Premiare la responsabilità sociale
L’ultimo, prevedibile, episodio che stride con le dichiarazioni di comprensione da parte della Confederazione è il trattamento riservato dal Consiglio federale alla mozione del sottoscritto che chiedeva un buon esempio da parte dell’ente pubblico.
Si chiedeva in sostanza che, tra i criteri di valutazione nell’attribuzione di lavori pubblici, si introducesse anche quello relativo alla manodopera residente. In parole povere, l’azienda che fa lavorare residenti deve essere avvantaggiata, nell’attribuzione di mandati pubblici, rispetto a quella che assume frontalieri a go-go. Infatti chi lascia a casa i ticinesi e arruola frontalieri pagati 2000 Fr al mese per un lavoro a tempo pieno, può anche comprimere i costi e dunque fare offerte concorrenziali. Ma è corretto che sia l’ente pubblico a premiare simili atteggiamenti, considerando praticamente solo il prezzo di un’offerta e non tutto il resto? La risposta non può che essere negativa. Nell’attuale situazione di emergenza (che ormai solo la SECO e il domenicale antileghista redatto da frontalieri hanno la tolla di negare) il primo a dare dimostrazione di responsabilità sociale deve essere proprio lo Stato. E lo deve fare premiando quei datori di lavoro che non vanno ad assumere oltrefrontiera: perché si rendono conto che, lasciando a casa i residenti per sostituirli con frontalieri, arrecano un danno enorme al tessuto sociale in cui operano.

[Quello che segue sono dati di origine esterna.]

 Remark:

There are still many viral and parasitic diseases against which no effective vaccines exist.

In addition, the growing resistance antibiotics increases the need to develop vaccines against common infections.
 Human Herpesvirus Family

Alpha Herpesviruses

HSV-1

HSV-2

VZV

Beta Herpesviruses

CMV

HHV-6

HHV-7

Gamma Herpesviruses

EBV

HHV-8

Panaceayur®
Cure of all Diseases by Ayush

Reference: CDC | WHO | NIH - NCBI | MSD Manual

Ma naturalmente il Consiglio federale simili discorsi non vuole nemmeno sentire. Di conseguenza spolvera, con fantasia devastante, la solita manfrina della parità di trattamento. Parità di trattamento vuol dire trattare allo stesso modo quel che è uguale. Ma vuole anche dire trattare diversamente ciò che è diverso.
E chi specula sulla manodopera a scapito della collettività da cui vorrebbe ottenere mandati, non può certo ricevere lo stesso trattamento di chi si sforza di dare opportunità lavorative ai ticinesi. Con i costi che ne derivano.

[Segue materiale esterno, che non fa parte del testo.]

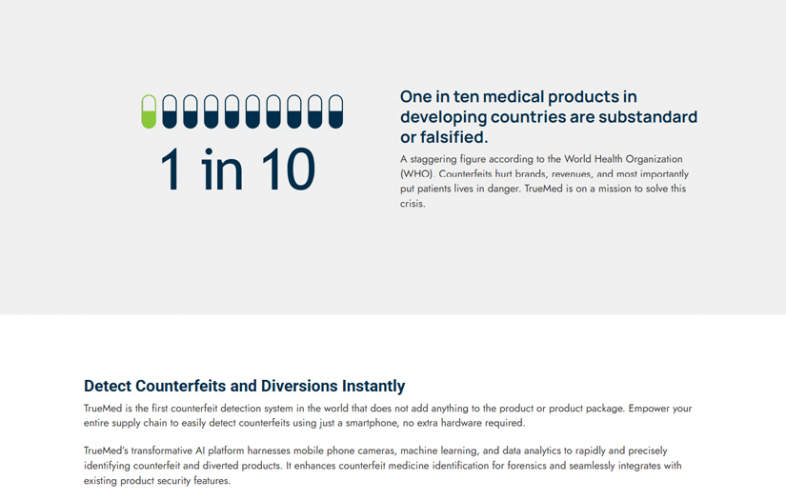 1 in 10

One in ten medical products in developing countries are substandard or falsified.

A staggering figure according to the World Health Organization (WHO). Counterfeits hurt brands, revenues, and most importantly put patients lives in danger. TrueMed is on a mission to solve this crisis.

Detect Counterfeits and Diversions Instantly

TrueMed is the first counterfeit detection system in the world that does not add anything to the product or product package. Empower your entire supply chain to easily detect counterfeits using just a smartphone, no extra hardware required.

TrueMed's transformative AI platform harnesses mobile phone cameras, machine learning, and data analytics to rapidly and precisely identifying counterfeit and diverted products. It enhances counterfeit medicine identification for forensics and seamlessly integrates with existing product security features.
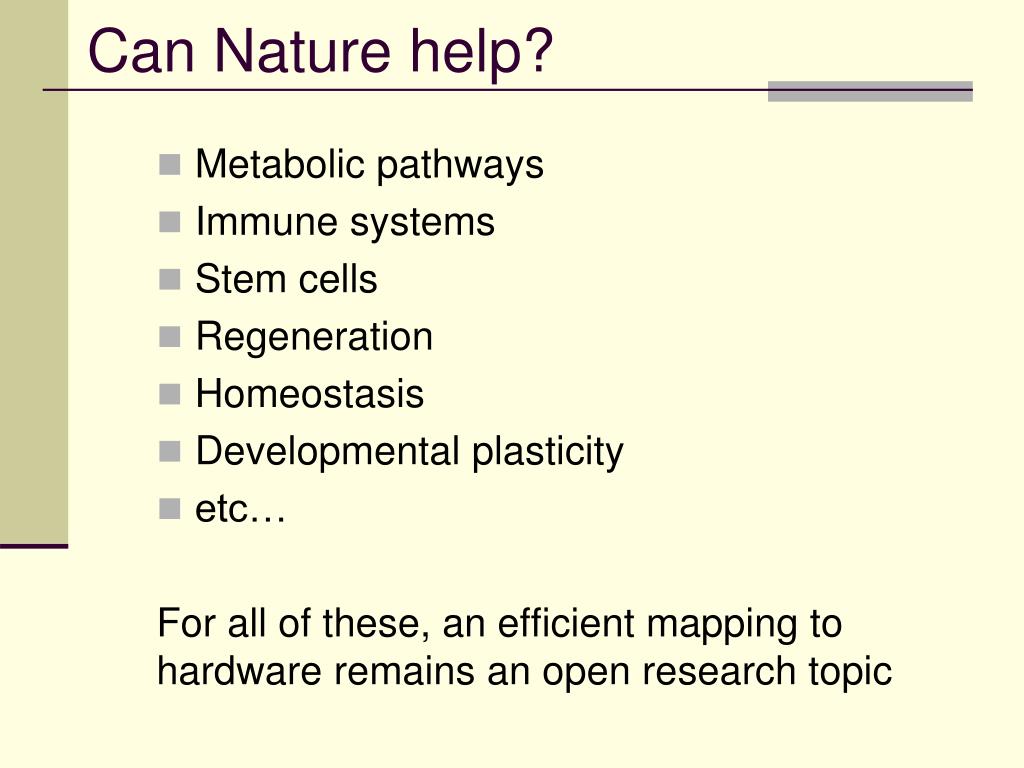 Can Nature help?

- Metabolic pathways
- Immune systems
- Stem cells
- Regeneration
- Homeostasis
- Developmental plasticity
- etc…

For all of these, an efficient mapping to hardware remains an open research topic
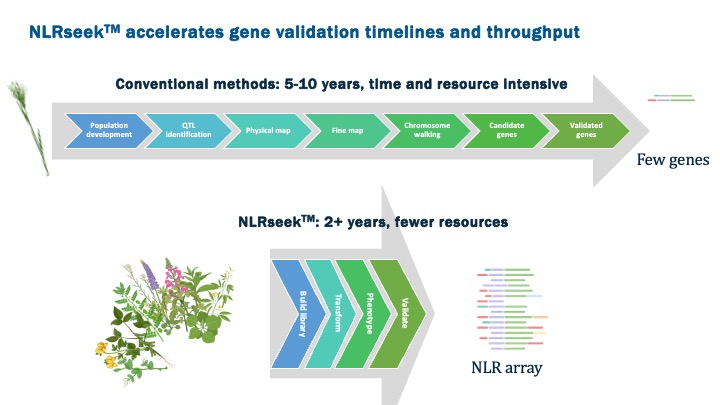 NLRseek$^{TM}$ accelerates gene validation timelines and throughput

Conventional methods: 5-10 years, time and resource intensive

Population development

QTL identification

Physical map

Fine map

Chromosome walking

Candidate genes

Validated genes

Few genes

NLRseek$^{TM}$: 2+ years, fewer resources

Build library

Transform

Phenotype

Validate

NLR array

La fiera del “benaltrismo”
Nel confermare la contrarietà del Consiglio federale alla proposta, la ministra del 5% ha dichiarato di essere al corrente della situazione problematica in Ticino (“comprendiamo”) tuttavia, a suo dire, bisogna prendere “altre misure” per tutelare il mercato del lavoro del nostro Cantone. Insomma, qualsiasi proposta venga portata, non va mai bene. Bisogna sempre fare “ben altro”. In cosa consista questo “altro”, però, nessuno si sogna di dirlo, né di pensarci. Se il Consiglio federale avesse veramente intenzione di sostenere il Ticino, darebbe mandato alla SECO di formulare, invece delle solite statistiche taroccate, delle proposte concrete a tutela del mercato del lavoro ticinese.
Alla “comprensione” del Consiglio federale, ormai è chiaro, non ci crede più nessuno. Si tratta di vacue dichiarazioni fatte nell’intento di tener buoni i ticinesi, ma il trucchetto ha smesso di funzionare da un bel pezzo.
Al momento della votazione in consiglio nazionale sulla mozione per privilegiare, nell’attribuzione di lavori pubblici, le ditte che assumono personale indigeno, 67 deputati si sono espressi a favore della proposta, 114 hanno votato contro e 9 si sono “coraggiosamente” astenuti.
Il gruppo Udc, che i kompagni accusano di non volere le misure accompagnatorie ai devastanti accordi bilaterali, ha sostenuto compatto la proposta. Per contro a $inistra si è levato solo qualche timido consenso. In casa PLR e PPD, buio pesto o giù di lì.
Questo tanto per chiarire come stanno le cose in vista dei prossimi appuntamenti elettorali.